Green Snake und Son Ching sind halb Menschen und halb Schlangen. Son Ching ist es nach tausendjähriger Übung gelungen
ihre reptilischen Wurzeln abzulegen und ist der absoluten Menschwerdung schon recht nahe. Bei Green Snake sieht das schon
etwas anders aus, da sie nur die Hälfte der Zeit auf Erden verbracht hat. Sie genießt ihre Wandlungsfähigkeit und den damit
verbundene Spaß. Doch manches Mal kommt auch so etwas wie Neid und Bewunderung für ihre Schwester auf, die wirkliche
Gefühle aufbringen kann.
Das macht sich sehr stark deutlich, als sich Son Ching in den jungen Hsui verliebt. Der ahnt nichts von dem Doppelleben der
beiden Frauen und genießt sein gemeinsames Glück mit Son Ching. Zur gleichen Zeit ist der Mönch Fa Hai, seines Zeichens ein
berüchtigter Geisterjäger, auf der Suche nach neuen Opfern. Er kommt den beiden Schlangenfrauen schnell auf die Spur.
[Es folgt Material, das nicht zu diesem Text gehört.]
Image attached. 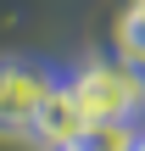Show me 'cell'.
Here are the masks:
<instances>
[{
	"label": "cell",
	"mask_w": 145,
	"mask_h": 151,
	"mask_svg": "<svg viewBox=\"0 0 145 151\" xmlns=\"http://www.w3.org/2000/svg\"><path fill=\"white\" fill-rule=\"evenodd\" d=\"M67 84H73L78 106L89 112V123H101V118H129V112L145 106V73L134 62H89V67L73 73Z\"/></svg>",
	"instance_id": "1"
},
{
	"label": "cell",
	"mask_w": 145,
	"mask_h": 151,
	"mask_svg": "<svg viewBox=\"0 0 145 151\" xmlns=\"http://www.w3.org/2000/svg\"><path fill=\"white\" fill-rule=\"evenodd\" d=\"M56 67L34 62V56H0V134H22L34 129L45 95L56 90Z\"/></svg>",
	"instance_id": "2"
},
{
	"label": "cell",
	"mask_w": 145,
	"mask_h": 151,
	"mask_svg": "<svg viewBox=\"0 0 145 151\" xmlns=\"http://www.w3.org/2000/svg\"><path fill=\"white\" fill-rule=\"evenodd\" d=\"M84 134H89V112L78 106L73 84H56V90L45 95L34 129H28V140L45 146V151H73V146H84Z\"/></svg>",
	"instance_id": "3"
},
{
	"label": "cell",
	"mask_w": 145,
	"mask_h": 151,
	"mask_svg": "<svg viewBox=\"0 0 145 151\" xmlns=\"http://www.w3.org/2000/svg\"><path fill=\"white\" fill-rule=\"evenodd\" d=\"M134 123L129 118H101V123H89V134H84V151H134Z\"/></svg>",
	"instance_id": "4"
},
{
	"label": "cell",
	"mask_w": 145,
	"mask_h": 151,
	"mask_svg": "<svg viewBox=\"0 0 145 151\" xmlns=\"http://www.w3.org/2000/svg\"><path fill=\"white\" fill-rule=\"evenodd\" d=\"M134 151H145V140H134Z\"/></svg>",
	"instance_id": "5"
},
{
	"label": "cell",
	"mask_w": 145,
	"mask_h": 151,
	"mask_svg": "<svg viewBox=\"0 0 145 151\" xmlns=\"http://www.w3.org/2000/svg\"><path fill=\"white\" fill-rule=\"evenodd\" d=\"M73 151H84V146H73Z\"/></svg>",
	"instance_id": "6"
}]
</instances>
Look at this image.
An einem See wird er von der wunderschönen Green verführt und verliert dadurch seine Unschuld. Von seinem Zorn getrieben
schwört er bittere Rache und lockt sie und die inzwischen hochschwangere Son Ching in eine hinterhältige Falle. Zu spät bemerkt
er, daß er dadurch ein großes Unheil heraufbeschwört unter dem viele Menschen zu leiden haben.
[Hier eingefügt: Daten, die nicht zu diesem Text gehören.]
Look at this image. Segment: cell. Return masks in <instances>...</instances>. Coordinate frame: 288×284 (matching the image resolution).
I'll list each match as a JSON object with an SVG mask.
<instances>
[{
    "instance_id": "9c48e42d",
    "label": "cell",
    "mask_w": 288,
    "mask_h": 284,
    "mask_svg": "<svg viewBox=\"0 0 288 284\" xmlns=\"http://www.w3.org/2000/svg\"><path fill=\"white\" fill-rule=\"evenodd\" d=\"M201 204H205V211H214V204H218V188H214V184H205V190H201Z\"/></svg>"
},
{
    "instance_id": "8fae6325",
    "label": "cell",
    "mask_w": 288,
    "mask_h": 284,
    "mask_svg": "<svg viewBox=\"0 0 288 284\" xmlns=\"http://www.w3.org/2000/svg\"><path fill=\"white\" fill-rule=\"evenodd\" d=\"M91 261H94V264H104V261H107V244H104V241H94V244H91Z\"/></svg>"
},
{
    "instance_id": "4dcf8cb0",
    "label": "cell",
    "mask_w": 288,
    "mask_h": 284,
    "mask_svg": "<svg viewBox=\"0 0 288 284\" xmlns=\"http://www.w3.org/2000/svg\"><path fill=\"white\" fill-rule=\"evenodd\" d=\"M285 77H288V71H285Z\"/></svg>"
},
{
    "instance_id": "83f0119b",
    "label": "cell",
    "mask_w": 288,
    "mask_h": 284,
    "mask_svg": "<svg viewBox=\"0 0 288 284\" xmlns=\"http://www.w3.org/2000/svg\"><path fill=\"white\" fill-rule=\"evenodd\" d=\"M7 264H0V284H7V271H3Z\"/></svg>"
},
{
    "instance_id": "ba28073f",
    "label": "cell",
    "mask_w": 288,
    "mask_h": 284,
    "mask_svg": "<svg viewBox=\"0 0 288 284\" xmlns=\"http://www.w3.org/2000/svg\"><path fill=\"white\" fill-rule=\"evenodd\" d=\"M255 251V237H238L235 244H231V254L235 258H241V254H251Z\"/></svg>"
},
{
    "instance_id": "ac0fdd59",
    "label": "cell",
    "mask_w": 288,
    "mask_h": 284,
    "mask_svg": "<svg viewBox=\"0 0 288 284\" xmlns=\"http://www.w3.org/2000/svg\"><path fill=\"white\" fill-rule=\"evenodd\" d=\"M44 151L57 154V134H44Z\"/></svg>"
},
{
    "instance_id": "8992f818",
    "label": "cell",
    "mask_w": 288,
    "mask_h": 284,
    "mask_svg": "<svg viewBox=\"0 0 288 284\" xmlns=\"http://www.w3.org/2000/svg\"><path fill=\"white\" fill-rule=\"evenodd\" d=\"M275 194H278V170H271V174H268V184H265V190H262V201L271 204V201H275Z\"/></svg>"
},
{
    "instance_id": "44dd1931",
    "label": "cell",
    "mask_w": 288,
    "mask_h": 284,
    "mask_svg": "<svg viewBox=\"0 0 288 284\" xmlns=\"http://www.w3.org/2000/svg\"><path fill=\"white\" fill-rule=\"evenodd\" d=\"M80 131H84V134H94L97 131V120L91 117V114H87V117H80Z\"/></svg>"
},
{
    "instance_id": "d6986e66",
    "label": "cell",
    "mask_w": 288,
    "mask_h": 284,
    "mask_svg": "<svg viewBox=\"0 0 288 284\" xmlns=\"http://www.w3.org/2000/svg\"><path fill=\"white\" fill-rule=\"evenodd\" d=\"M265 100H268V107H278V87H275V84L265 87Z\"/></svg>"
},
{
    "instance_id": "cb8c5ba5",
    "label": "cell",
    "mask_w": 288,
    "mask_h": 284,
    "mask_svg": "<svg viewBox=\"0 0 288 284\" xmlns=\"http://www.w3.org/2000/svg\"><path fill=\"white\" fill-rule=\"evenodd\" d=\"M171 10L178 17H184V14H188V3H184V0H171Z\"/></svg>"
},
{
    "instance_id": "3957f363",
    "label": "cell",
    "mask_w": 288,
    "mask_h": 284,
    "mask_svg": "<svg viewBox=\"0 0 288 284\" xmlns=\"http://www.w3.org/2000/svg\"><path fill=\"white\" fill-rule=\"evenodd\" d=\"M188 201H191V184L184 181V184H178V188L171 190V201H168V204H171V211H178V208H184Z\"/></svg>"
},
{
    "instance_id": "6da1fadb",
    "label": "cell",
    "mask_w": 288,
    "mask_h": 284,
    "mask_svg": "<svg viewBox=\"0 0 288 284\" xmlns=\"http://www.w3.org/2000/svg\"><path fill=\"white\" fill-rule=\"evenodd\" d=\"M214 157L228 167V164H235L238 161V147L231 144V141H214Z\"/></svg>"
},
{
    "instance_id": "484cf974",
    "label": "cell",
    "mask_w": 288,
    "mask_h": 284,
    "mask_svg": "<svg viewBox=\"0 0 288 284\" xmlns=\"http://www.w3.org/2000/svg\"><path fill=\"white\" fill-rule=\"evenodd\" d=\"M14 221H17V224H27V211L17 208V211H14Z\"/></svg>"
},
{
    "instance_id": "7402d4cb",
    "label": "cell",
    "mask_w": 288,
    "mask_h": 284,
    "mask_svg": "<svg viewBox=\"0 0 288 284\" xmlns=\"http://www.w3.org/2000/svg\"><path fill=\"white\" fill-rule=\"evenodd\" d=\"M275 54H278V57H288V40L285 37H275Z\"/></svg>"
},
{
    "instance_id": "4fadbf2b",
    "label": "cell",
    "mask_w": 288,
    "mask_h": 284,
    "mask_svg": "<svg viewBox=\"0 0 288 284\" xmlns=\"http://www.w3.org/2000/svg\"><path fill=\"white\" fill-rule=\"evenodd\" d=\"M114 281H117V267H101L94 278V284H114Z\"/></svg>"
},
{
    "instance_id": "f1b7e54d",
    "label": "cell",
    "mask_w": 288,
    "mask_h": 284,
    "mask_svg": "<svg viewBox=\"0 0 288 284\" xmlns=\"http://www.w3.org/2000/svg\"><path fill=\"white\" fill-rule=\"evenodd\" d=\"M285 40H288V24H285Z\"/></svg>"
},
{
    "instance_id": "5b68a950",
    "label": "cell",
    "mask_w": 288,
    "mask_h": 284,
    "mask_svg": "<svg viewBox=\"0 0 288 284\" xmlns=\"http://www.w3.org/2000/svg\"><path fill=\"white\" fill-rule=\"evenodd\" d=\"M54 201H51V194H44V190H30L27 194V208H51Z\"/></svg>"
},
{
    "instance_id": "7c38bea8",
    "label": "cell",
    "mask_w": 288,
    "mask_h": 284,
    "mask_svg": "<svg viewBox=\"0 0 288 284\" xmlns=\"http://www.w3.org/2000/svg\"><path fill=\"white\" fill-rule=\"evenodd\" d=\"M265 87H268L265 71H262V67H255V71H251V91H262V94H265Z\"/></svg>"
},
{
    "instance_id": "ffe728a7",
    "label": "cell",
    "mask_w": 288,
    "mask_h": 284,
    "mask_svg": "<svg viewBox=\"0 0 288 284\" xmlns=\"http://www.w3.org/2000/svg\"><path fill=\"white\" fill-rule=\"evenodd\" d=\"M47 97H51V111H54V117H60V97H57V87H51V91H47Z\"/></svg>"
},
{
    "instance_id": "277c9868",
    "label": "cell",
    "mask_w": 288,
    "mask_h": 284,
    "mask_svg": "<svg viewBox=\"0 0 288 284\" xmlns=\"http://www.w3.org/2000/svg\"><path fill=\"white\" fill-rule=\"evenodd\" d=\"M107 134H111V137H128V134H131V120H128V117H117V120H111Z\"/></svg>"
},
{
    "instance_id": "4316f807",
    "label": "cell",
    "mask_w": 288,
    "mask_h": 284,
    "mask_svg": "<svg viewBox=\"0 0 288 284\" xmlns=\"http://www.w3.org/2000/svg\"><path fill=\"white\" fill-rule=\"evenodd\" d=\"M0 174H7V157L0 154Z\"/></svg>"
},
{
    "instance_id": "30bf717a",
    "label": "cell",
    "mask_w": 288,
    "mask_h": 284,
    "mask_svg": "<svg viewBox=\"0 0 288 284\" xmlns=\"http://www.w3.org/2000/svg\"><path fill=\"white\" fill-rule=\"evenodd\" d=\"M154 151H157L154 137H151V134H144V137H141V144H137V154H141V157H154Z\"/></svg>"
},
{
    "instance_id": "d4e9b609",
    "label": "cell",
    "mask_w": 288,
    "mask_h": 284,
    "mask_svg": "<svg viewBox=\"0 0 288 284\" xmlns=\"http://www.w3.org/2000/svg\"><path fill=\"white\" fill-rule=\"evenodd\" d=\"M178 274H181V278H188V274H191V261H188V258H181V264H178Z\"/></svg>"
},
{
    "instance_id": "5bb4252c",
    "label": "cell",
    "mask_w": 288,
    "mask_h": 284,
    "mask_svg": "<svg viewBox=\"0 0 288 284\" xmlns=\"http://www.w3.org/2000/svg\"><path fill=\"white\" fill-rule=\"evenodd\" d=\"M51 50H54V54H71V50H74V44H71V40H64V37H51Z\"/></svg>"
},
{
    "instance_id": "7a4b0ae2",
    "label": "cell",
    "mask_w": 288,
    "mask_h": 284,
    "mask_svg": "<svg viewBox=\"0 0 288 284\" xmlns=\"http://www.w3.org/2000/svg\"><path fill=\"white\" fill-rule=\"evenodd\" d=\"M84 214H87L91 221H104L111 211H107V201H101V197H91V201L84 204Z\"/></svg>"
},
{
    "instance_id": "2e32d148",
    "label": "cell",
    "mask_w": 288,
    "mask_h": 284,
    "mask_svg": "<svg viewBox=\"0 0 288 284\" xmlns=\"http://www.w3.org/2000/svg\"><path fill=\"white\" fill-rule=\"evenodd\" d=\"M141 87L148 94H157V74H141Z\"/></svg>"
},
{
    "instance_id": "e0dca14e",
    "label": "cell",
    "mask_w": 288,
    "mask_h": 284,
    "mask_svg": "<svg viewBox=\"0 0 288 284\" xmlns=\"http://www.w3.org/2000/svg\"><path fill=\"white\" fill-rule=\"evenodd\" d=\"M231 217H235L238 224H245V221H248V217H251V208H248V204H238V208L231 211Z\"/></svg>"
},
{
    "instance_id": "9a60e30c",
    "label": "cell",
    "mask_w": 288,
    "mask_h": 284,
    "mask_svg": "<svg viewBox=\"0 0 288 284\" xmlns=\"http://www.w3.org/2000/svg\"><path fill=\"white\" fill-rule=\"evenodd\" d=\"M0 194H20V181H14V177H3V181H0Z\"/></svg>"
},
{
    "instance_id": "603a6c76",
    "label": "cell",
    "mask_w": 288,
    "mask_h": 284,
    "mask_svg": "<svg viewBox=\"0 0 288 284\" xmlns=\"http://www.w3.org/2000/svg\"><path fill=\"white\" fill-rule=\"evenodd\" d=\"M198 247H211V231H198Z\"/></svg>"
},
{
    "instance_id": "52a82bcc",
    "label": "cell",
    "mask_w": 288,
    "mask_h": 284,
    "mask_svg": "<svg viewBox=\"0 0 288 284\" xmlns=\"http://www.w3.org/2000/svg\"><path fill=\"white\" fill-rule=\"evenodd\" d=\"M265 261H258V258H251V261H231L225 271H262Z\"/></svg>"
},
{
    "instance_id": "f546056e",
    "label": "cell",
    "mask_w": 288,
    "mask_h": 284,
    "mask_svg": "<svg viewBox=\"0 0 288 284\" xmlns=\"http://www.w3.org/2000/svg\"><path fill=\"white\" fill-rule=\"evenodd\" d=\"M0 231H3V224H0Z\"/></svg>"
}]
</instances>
Zur Hochzeit der kantonesischen Fantasywelle entstanden, gehört Green Snake ohne Zweifel zu den besseren Filmen dieses
Genres. Wie so oft bei Tsui Hark Produktionen, ist das große Manko auch hier die
Geschichte, die wenig ausgereiftes oder gar
sinnvolles zu bieten hat und in den letzten Minuten wieder einmal reichlich chaotisch wird. Mancher Nebenplot, wie der mit den
Geisterjägern, erweist sich zudem als gänzlich überflüssig und diente scheinbar nur als Füllmaterial, um den Film auf eine
bestimmte Länge zu bringen.
So steht und fällt Green Snake auch mit den visuellen Visionen seines Regisseurs. Die ersten siebzig Minuten können vor allem in
dieser Hinsicht ohne Frage überzeugen. Tsui Hark erweist sich auch hier als Meister seines Faches und präsentiert dem
geneigten Zuschauer wieder einmal eine große Ansammlung an berauschenden Bilderkompositionen und wunderbar absurden
Ideen, die Green Snake zumindest während dieser Zeit zu einem wirklich wunderschönen Fantasyfilm werden lassen. Hinzu kommt
ein beeindruckendes und wirklich erstklassiges Setdesign, daß die Wirkung der teilweise schon magischen Szenen prächtig
unterstreicht.
Seinen weiteren großen Reiz bezieht Green Snake natürlich auch durch das unnachahmliche Auftreten der beiden weiblichen
Stars, die wie immer eine Augenweide sind. Maggie Cheung und Joey Wong strahlen so viel Schönheit und Charisma aus wie nur
möglich und lassen das Storywirrwarr zumindest zeitweise vergessen. Allerdings sind auch sie nicht in der Lage, die letzte
Viertelstunde zu retten, die leider nicht nur dramaturgisch sondern auch formal unglaublich konfus geraten ist. Alles ist hier
dermaßen chaotisch und unnachvollziehbar, so daß einfach zuviel von der zuvor massenweise vorhanden Magie verloren geht.
Für Green Snake gilt letztendlich dasselbe wie für fast alle Tsui Hark Filme. Man mag sie, oder eben nicht. Für alle Fans dieses
großartigen Regisseurs dürfte der Film jedoch ohne Frage der richtige Stoff sein, denn von den angesprochenen letzten fünfzehn
Minuten einmal abgesehen, bietet Green Snake visuell betörendes Fantasykino, das die visionäre Einzigartigkeit seines
Regisseurs ein weiteres Mal untermauert.